THE LEADERSHIP duopoly of CFMEU Victoria-Tasmania brench secretary, John Setka, and Master Builders Victoria CEO,  Rebecca Casson, agree that during these challenging times, in the spirit of industry co-operation, it is critical that all stakeholders work together to ensure the protection of both workers and the building and construction industry.

Master Builders Victoria (MBV) and CFMEU Vic-Tas are committed to working together to ensure there is a pipeline of work in place for the building and construction industry, to guarantee jobs are kept, as far as is reasonably practicable and businesses remain solvent.

Additionally, considerable measures must be made by the State Government to consider the protection of the building and construction industry, which contributes to 45 percent of tax revenue for the state.

"It is essential that decisions made in relation to building and construction sites are done so in the context of a rigorous understanding of the environment in which people work,  and that the controls that are currently in place are being implemented," a joint statement read. 

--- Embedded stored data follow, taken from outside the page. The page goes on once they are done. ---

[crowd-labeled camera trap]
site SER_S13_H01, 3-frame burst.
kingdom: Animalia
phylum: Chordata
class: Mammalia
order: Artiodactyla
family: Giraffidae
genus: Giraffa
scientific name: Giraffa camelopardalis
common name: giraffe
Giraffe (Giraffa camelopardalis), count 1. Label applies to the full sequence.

"The building and construction environment is significantly different from many others, with the ability to socially distance on sites and isolate groups."

Mr Setka and Ms Casson also agreed that special consideration be given to the building and construction industry in regard to blanket closures related to COVID-19. 

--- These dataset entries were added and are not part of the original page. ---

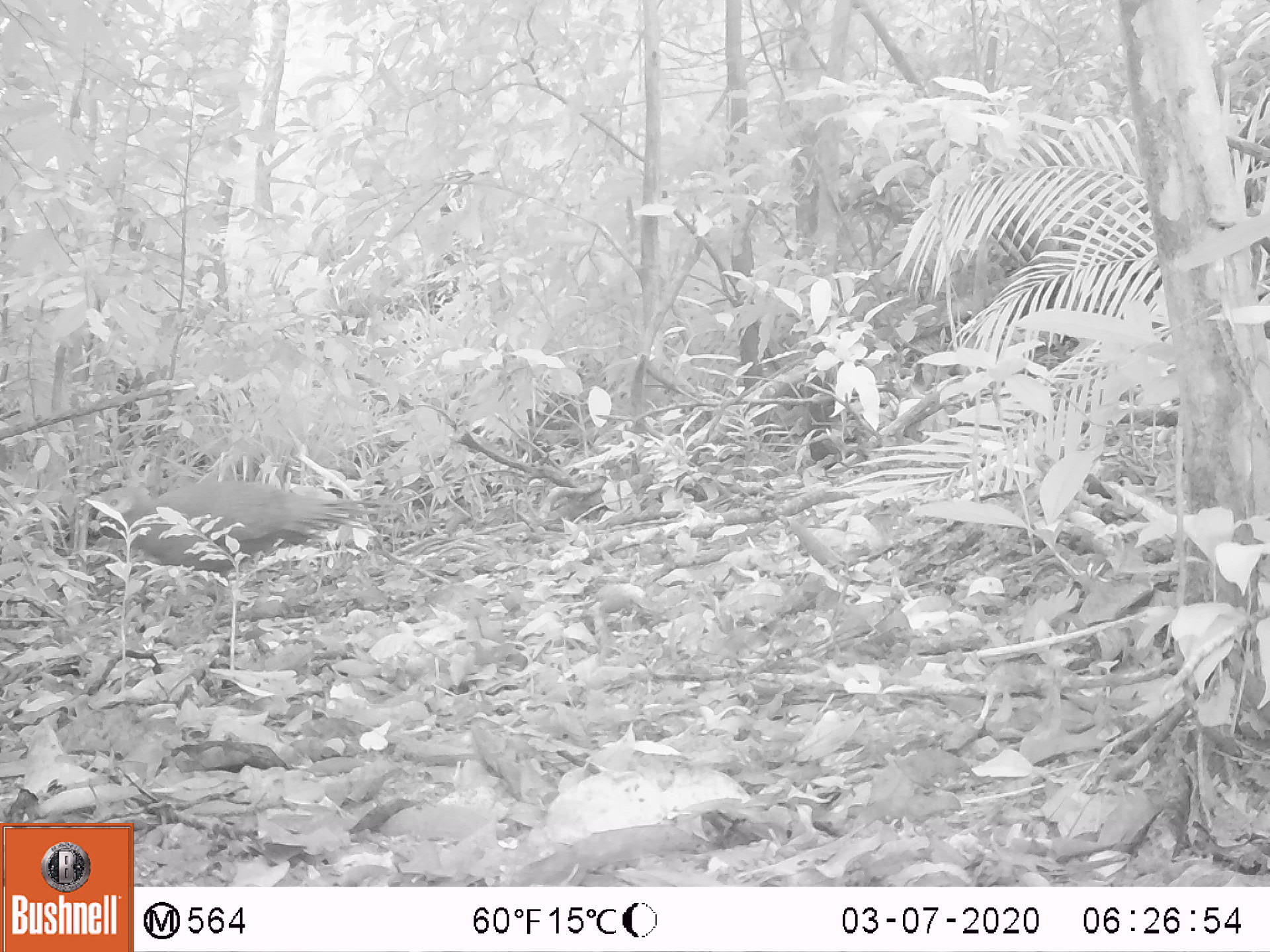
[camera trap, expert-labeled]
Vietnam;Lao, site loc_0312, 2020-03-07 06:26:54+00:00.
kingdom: Animalia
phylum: Chordata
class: Aves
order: Galliformes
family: Phasianidae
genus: Polyplectron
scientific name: Polyplectron bicalcaratum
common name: gray peacock-pheasant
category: grey peacock pheasant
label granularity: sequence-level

Both parties are committed to not only protecting community health, but also limiting the broader community impact if the industry is brought to a standstill. However, if there is a requirement for a site closure, or closures, due to community health reasons, the MBV and CFMEU should be jointly consulted to enable forward planning. 

Mr Setka and Ms Casson will continue to work with all relevant leadership and government bodies – including following the advice of the Victorian Chief Health Officer - to ensure the safety and wellbeing of their collective memberships and the community.

The CFMEU and MBV joined a united delegation including the AMWU, CCF, ETU, Master Plumbers, NECA, PPTEU this afternoon to put this case forward to the Premier’s office. A detailed copy of the recommendations is available.